De la Veterinaria a la Cocina una 4ª parte
















De mi infancia y adolescencia, ligada sin saberlo a la cocina, hasta recuerdo que me gustaba estar con gripe o esas enfermedades leves que te llevaban a la cama (ahora a la cama sólo voy a dormir o a otros menesteres más divertidos) por la maravillosa sopa de Quaker que mamá nos preparaba.
También recuerdo la torta de cumpleaños que era un simple bizcochuelo algo borracho relleno de dulce de leche y cubierto con un fondant (glace royale) sin más decoraciones que las velitas…claro que cuando hice una vez la torta para mi hija, me decepcioné totalmente, faltaba el amor de madre y mis expectativas por el cumpleaños. De más está decir que mi hija ni se acuerda de esa torta.
Con la sopa no he experimentado para no decepcionarme, pero si con muchas recetas clásicas de aquellas comidas en mi casa de la infancia y adolescencia.

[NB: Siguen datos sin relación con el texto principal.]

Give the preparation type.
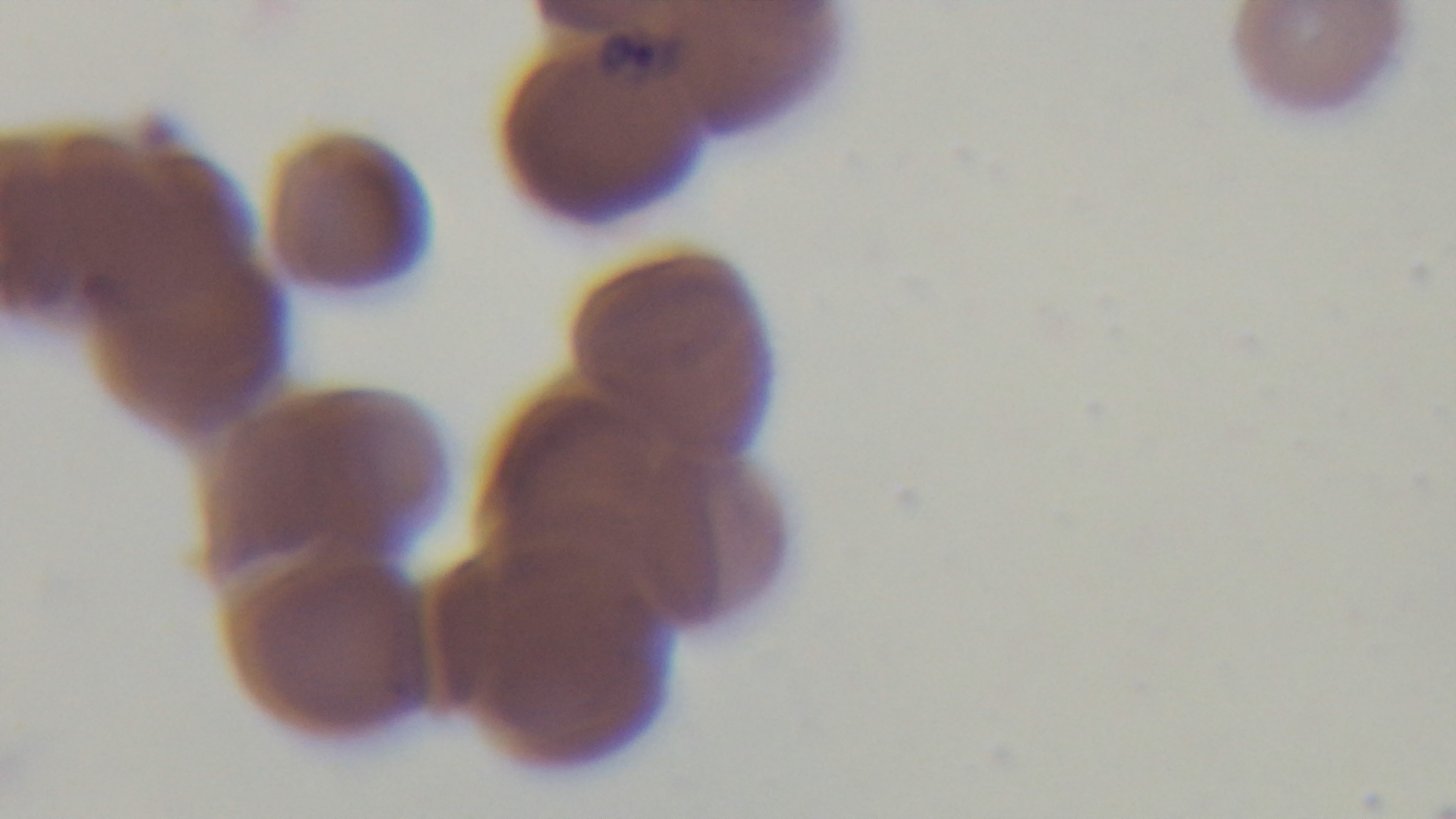

It is a thin blood film.

Single field of view. Malaria status: infected. Photomicrograph. Giemsa stain. Captured with a mounted 4K digital camera. 100x oil-immersion objective.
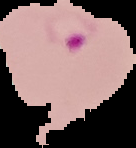

Summary:
  - Result: malaria parasites identified
  - Image size: 136×148 pixels
  - Image type: segmented cell region on a black background
  - Preparation: thin blood smear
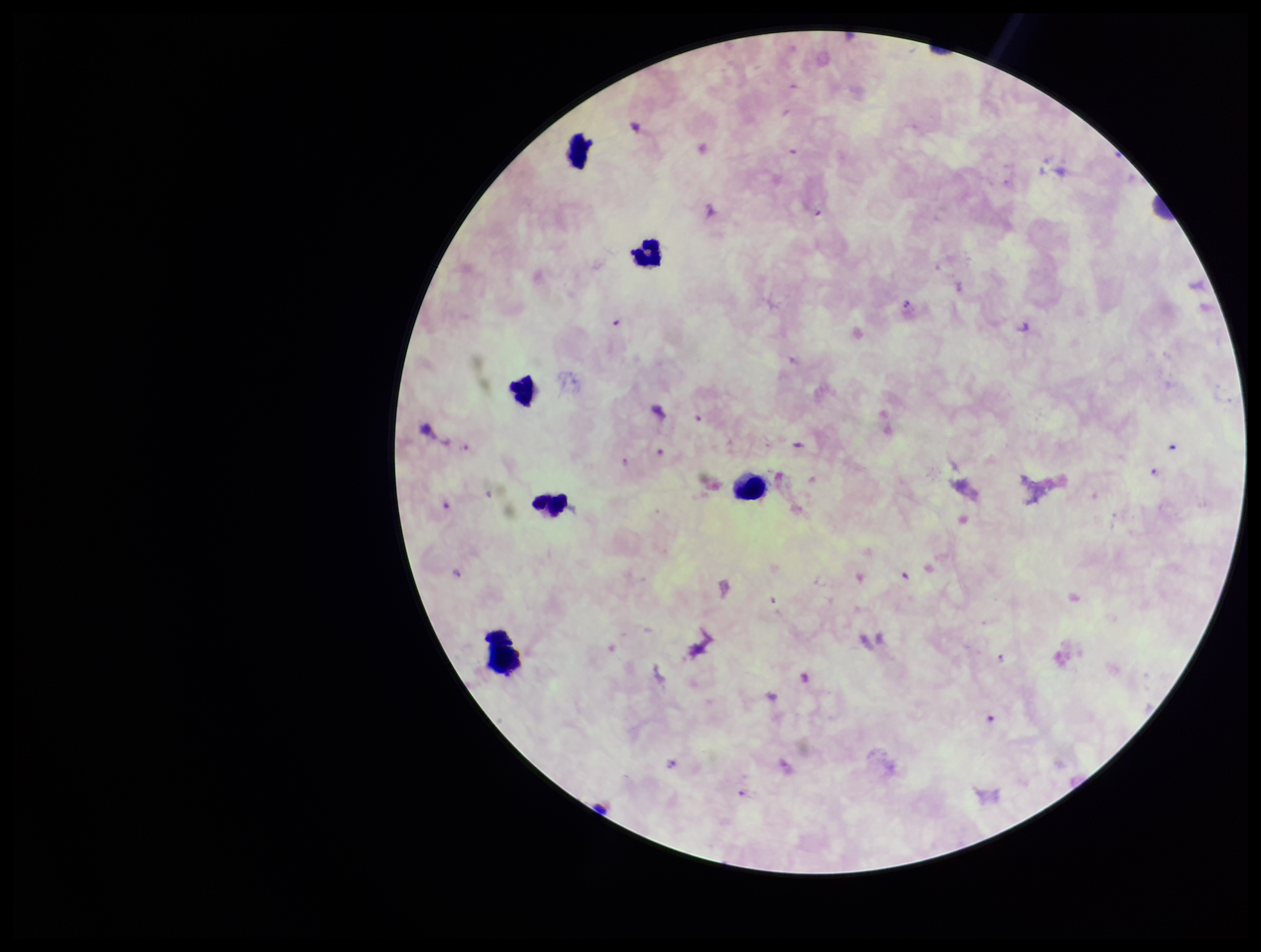
Summary:
  - Preparation: thick blood smear
  - Plasmodium parasites: detected
  - Stain: Giemsa
  - Field of view: single
  - Parasite count: 8
  - Image size: 1261×952 pixels
  - Capture: smartphone photograph through the microscope eyepiece
  - Leukocyte count: 6
  - Species reported for this patient: Plasmodium falciparum
  - Patient malaria status: positive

Recetas que he tratado de mantener intactas pero no he podido con mi genio y las he cambiado a medida que más me desarrollaba en la cocina, pero conservando intacta la esencia.
Y no sólo estas cosas que recuerdo me ataron a la cocina. Una vez, todavía en la secundaria, se puso a la venta una rotisería al lado de casa, donde a papá le gustaba comprar unos chorizos caseros que hacían y yo insistía en que la debíamos comprar, menos mal que papá era un tipo pensante y negociante…hubiera sido mi primer fracaso gastronómico y quizás hubiera seguido con la veterinaria.
Otra de las cosas que recuerdo que soñaba era tener un bar con el nombre de “Chez Tasito”…en esa época todavía no usaba mi tercer nombre, Martín y si el diminutivo de Tasio que era mi papá…los dos nos llamamos Anastasio de primer nombre.
Mi sueño si hizo realidad en Chile con el restaurante Martín Carrera, 25 años después.
Y con el restaurante, nacieron en Chile los “Locos a la manera de Martín Carrera” que terminaron por ser después “Mar y Campo, una combinación de mollejas y langostinos”

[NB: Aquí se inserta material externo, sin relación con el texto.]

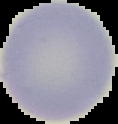
preparation = thin blood film
image size = 118×124 pixels
image type = cell region segmented out of the field of view; surrounding area masked to black
malaria status = uninfected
Give the preparation type.
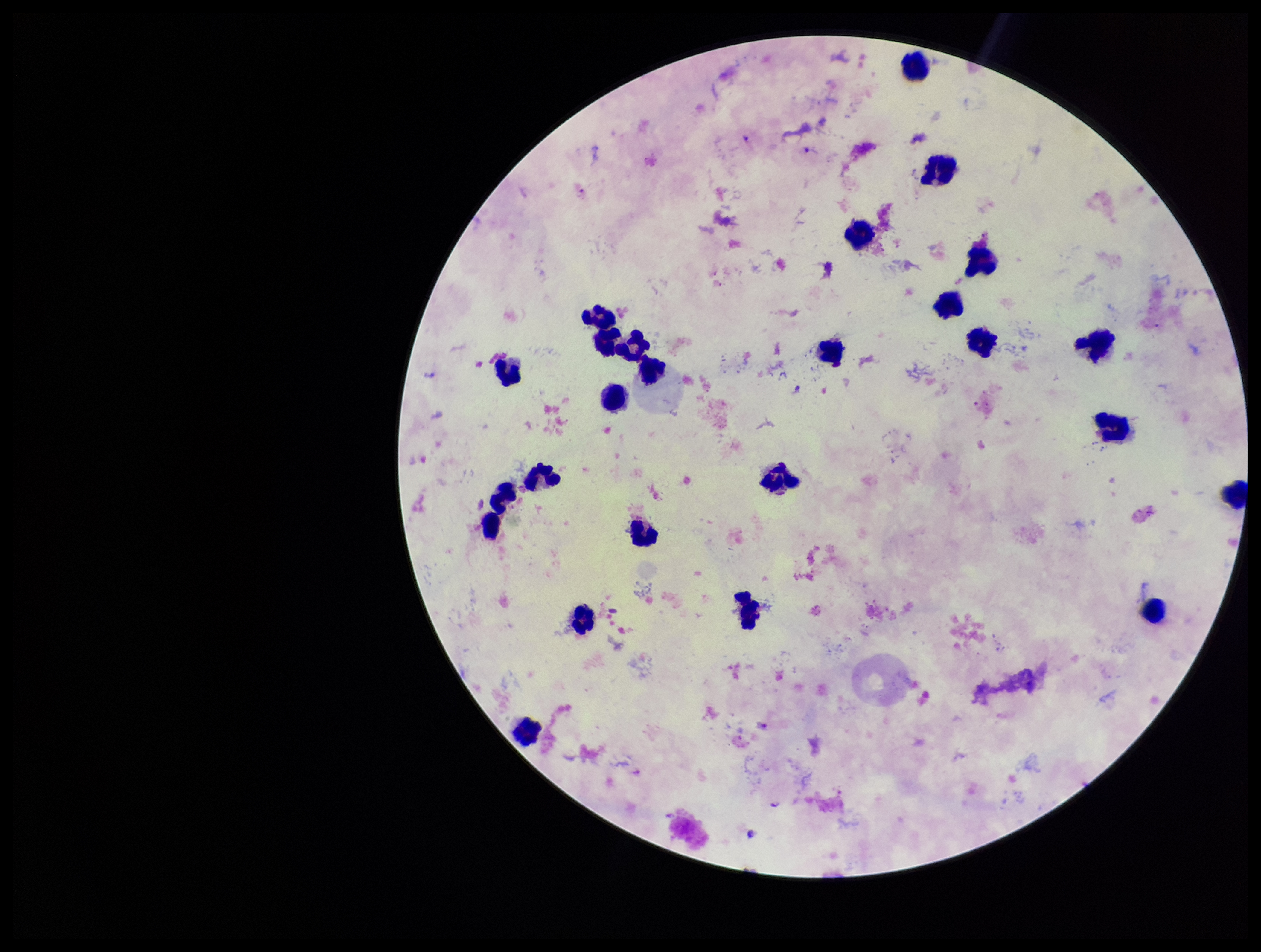
It is a thick blood smear.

MAR Y CAMPO, MOLLEJAS Y LANGOSTINOS - 6 Porc.

Ingredientes:

400 gr. de mollejas.
24 langostinos crudos.
6 cucharadas de verduras Martín Carrera
1 zucchini
Ron

Salsa de pimienta verde
160 ml. crema de leche.
80 ml. de vino blanco.
3 echalotes.
Fondo oscuro vacuno
Mostaza de Dijón.
Pimienta verde en salmuera
Manteca (mantequilla).
Sal.

Preparación:

  • Dejar las mollejas en el agua fría (aconsejo comenzar agregando hielo) unas 12 horas y después pasarlas a agua hirviendo por unos minutos.
  • Una vez cocidas, quitarles las membranas y filetearlas; salpimentarlas, llevar a una plancha y hacer que se doren de ambos lados. No usar materia grasa alguna.
  • Hacer la salsa salteando en manteca los echalotes fileteados cuidando que no se quemen porque se pone amargos, agregar después un poco de mostaza de Dijón a la sartén, y dejar que se disuelva.
  • Mojar después con el vino blanco y dejar reducir casi a desaparecer.
  • Incorporar un poco de pimienta verde machacada, después el fondo oscuro y por último la crema de leche; dejar reducir lentamente.
  • Limpiar los langostinos, salpimentarlos y saltearlos en sartén bien caliente con un poco de manteca y flambearlos con el ron.
  • Cortar el zucchini en rodajas finas y saltearlas en manteca, incorporar las verduras MC.
  • Unir las verduras con la salsa de pimienta verde.

    Montaje del plato:

    Servir las mollejas y los langostinos en forma alternada sobre un colchón de verduras y bañados con un poco de salsa. Decorar con verduras verdes y juliana de zanahorias.

VERDURAS MARTÍN CARRERA

Fue el conocido periodista gastronómico Fernando Vidal Buzzi quien le puso nombre a estas verduras hace como 30 años



ZANAHORIAS Y CEBOLLAS

Ingredientes:
3 partes de zanahorias en juliana muy fina
1 parte de cebolla en juliana muy fina
Manteca (mantequilla)
Vino blanco seco
Caldo de pollo
Sal y pimienta negra recién molida

Preparación:

  • Derretir la manteca a fuego moderado en una sartén y colocar primero las zanahorias salteando hasta que las mismas comiencen a perder su rigidez.
  • Después agregar la cebolla, rehogar unos minutos, e incorporar por último partes iguales de vino blanco y caldo hasta cubrir las verduras.
  • Cocinar a fuego lento hasta que las verduras queden "al dente".
  • Retirar del fuego y salpimentar.

    PUERROS COCINADOS EN CERVEZA

    500 grs. de puerros
    200 ml de cerveza
    200 ml de caldo de pollo
    50 grs. de manteca
    Sal fina
    Pimienta negra recién molida

    Preparación:

  • Cortar los puerros en láminas finas usando bastante de lo verde; ponerlos en un chino y lavarlos bien dejando correr agua para quitar la tierra y después en una solución de iodo.
  • Saltear los puerros en manteca y después terminarlos de cocinar agregando partes iguales de cerveza y de caldo.
  • Salpimentar una vez terminada la cocción.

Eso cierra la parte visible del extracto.